● **Extracted records**
▬▬▬▬▬▬

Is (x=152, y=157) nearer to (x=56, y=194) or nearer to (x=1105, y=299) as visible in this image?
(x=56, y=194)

▬▬▬▬▬▬

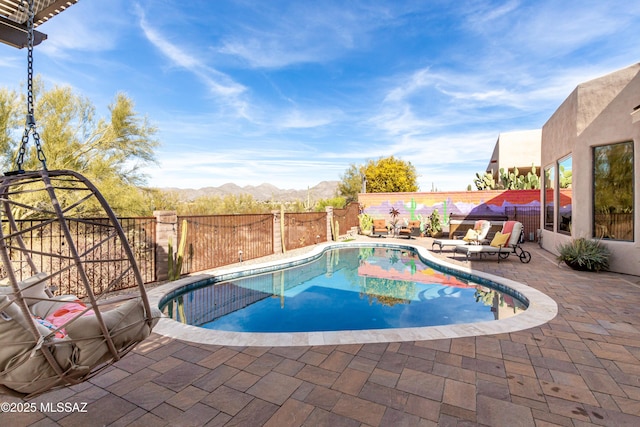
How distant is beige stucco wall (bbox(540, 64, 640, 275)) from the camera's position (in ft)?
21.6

▬▬▬▬▬▬

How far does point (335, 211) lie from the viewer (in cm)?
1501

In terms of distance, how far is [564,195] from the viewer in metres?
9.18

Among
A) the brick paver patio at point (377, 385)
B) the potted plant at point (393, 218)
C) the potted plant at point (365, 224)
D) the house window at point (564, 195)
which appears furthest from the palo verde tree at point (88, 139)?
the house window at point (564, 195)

▬▬▬▬▬▬

From the entries above, copy out each line that contains the word "plant".

● **Response to the task**
B) the potted plant at point (393, 218)
C) the potted plant at point (365, 224)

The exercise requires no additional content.